Autor: Cristian Nieto Guerra
Profesión: Docente de tecnología
Hablar de la «legalización de la corrupción» en el ámbito universitario, a parte de lo que implica que se oficialicen actos deshonestos mediante normas jurídicas, se refiere a estas prácticas que se normalizan y toleran hasta volverse parte del tejido institucional.
La educación superior ha sido históricamente un bastión de lucha y esperanza, un lugar donde el conocimiento, la investigación y el pensamiento crítico se unen para construir sociedades más justas y prósperas. Sin embargo, cuando la corrupción se infiltra en estos espacios sagrado, no solo se compromete la calidad académica, sino también los valores fundamentales que la educación debe promover y se violan derechos.
Hablar de la «legalización de la corrupción» en el ámbito universitario, a parte de lo que implica que se oficialicen actos deshonestos mediante normas jurídicas, se refiere a estas prácticas que se normalizan y toleran hasta volverse parte del tejido institucional. Cuando la corrupción se disfraza de normas jurídicas, procedimientos administrativos, favoritismos, falta de transparencia o decisiones arbitrarias, dejamos de verla como un acto excepcional y comenzamos a aceptarla como «la forma en que funcionan las cosas».
En el contexto de la educación superior, esta «legalización» tiene consecuencias devastadoras. Instituciones creadas para formar líderes éticos y profesionales competentes se convierten en espacios donde la mediocridad, sumisión y el abuso son recompensados. El soborno por calificaciones, la venta de títulos, los concursos académicos amañados, el nepotismo y el uso indebido de recursos –que pertenecen a toda la sociedad– son solo algunos ejemplos de cómo la corrupción mina la integridad universitaria.
Pero el impacto negativo no termina ahí. Cada acto de corrupción en la educación tiene un efecto multiplicador en la sociedad. Un título obtenido a través de la deshonestidad no solo afecta a quien lo ostenta, sino que también debilita la credibilidad de la institución y pone en riesgo los sectores que recibirán a esos profesionales. En última instancia, la corrupción en la educación superior perpetúa ciclos de desigualdad, mediocridad, ilegalidad y comportamientos en general que frena el progreso colectivo.
Sin embargo, hay esperanza.
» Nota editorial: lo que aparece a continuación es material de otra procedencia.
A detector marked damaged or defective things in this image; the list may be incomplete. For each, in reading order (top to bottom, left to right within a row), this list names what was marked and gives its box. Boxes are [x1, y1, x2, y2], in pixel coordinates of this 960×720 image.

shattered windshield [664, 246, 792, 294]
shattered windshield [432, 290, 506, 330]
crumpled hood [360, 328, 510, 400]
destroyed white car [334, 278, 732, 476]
Cada universidad corrupta es también un recordatorio de que la educación tiene el poder de transformar. Para revertir este proceso de «legalización» es necesario recuperar la esencia misma de lo que significa ser una institución educativa: un espacio que valore la verdad, la ética, el conocimiento, el mérito, el disentir, el debate y el compromiso de la lucha por el bien común.
Esto implica asumir responsabilidades a nivel institucional, con políticas claras de transparencia y rendición de cuentas, y a nivel personal, con la valentía de denunciar prácticas deshonestas y de rechazar la comodidad de la indiferencia. También exige fomentar una cultura de integridad entre estudiantes y profesores, en la que la calidad académica y la ética sean prioridades irrenunciables.
La educación superior debe ser un motor de cambio, no un reflejo de las peores prácticas de la sociedad. La lucha contra la corrupción en este ámbito no es solo una cuestión de justicia, sino una apuesta por un futuro en el que el conocimiento y los valores sean las herramientas más poderosas para construir una mejor sociedad.
Recuperar la educación superior de las garras de la corrupción y mediocridad es un deber colectivo y un llamado a la unidad de sus fuerzas vivas. Solo así podremos garantizar que nuestras universidades formen no solo profesionales competentes, sino también ciudadanos íntegros capaces de transformar positivamente nuestra sociedad.